Request 1> In the thread on sexing blue rams, what does Lisachromis say a female will often have?
Request 2> Continue the thread on sexing blue rams with the posts that follow its last reply.

Passage given>
[BEGIN]

# Sexing Blue Rams (pic inside)



## bsmith (May 6, 2005)

here is one pic now, i think it is a male, the other doesnt have the black spot or as much color, i dont know if that is because it is a female or this is the dominant male, i'll get another pic in a minute..


----------



## bsmith (May 6, 2005)

pic with both..


----------



## Ownager2004 (Apr 4, 2005)

If i remember correctly the best way to sex rams is by looking at their dorsal fin. If the dorsal fins are noticeably different then there is a good chance that you have a male and a female.


----------



## bsmith (May 6, 2005)

seems like it in that pic, one looks longer than the other.. but when i just looked in the tank they look to be the same ! they chase a little, but nothing well noticing, they seem to always be together and always moving around but not violent.


----------



## Damon (Jan 18, 2005)

Hard to tell from the blurry pics, but I would say you have 2 males.


----------



## awesome kid (Jun 10, 2005)

i think that in the second pic that there is 1 male 1 female (male on bottom)


----------



## Lisachromis (Jan 19, 2005)

I think it's two males myself. A female will often have a lot of blue reflective spots on the scales in the dark blotch. Males will have only a few.

[END]

Information provided>

[BEGIN]

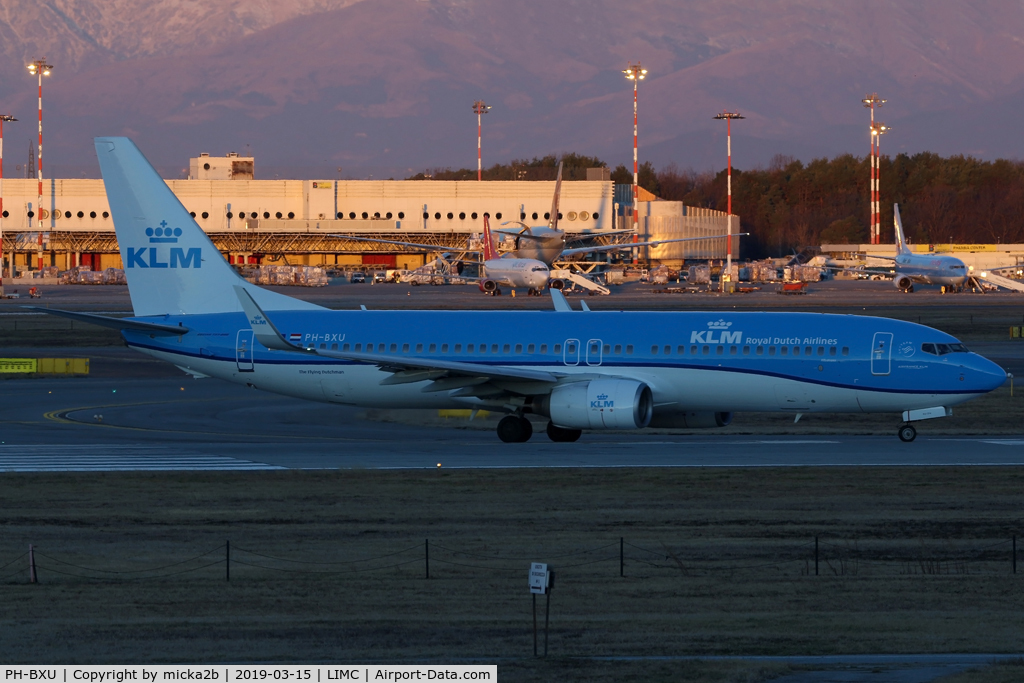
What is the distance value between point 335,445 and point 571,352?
25.5 feet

[END]

Expected output 1> A lot of blue reflective spots on the scales in the dark blotch.

Expected output 2>
----------



## Yankee boy (Jun 5, 2005)

I believe i ts 2 males myself.


----------



## euRasian32 (May 19, 2005)

I got this from wetwebmedia.com

SEXING RAMS
How can I determine sex? I have one but want to get a mate.
< Rams are different from many other dwarf cichlids in that they are not sexually dimorphic like the Apistos and Nannacaras. I discovered this little technique years ago that seems very reliable. 
First of all males are slightly larger than the females. The forehead is a little broader on the males too. Females that are mature may have a rosy pink area on their belly. Males fins are slightly longer than the females. 
Take a very close look at the black spot located on the side of the fish with a flashlight. On most males they have numerous blue scales on the side of the fish except over the black spot. Females on the other hand have larger more pronounced scales in and around this black spot. Sometimes they are slightly different colors too. 
Check out any good dwarf cichlid book at the LFS that shows a breeding pair of rams and you to will soon see the difference. Sometimes all the fish in the tank are the same sex. If you rams were imported from Asia then they may have artificially enhanced longer fins too. This is one of my favorite all time fish. Good luck.-Chuck>


----------



## Damon (Jan 18, 2005)

euRasian32 said:


> I got this from wetwebmedia.com
> 
> SEXING RAMS
> How can I determine sex? I have one but want to get a mate.
> ...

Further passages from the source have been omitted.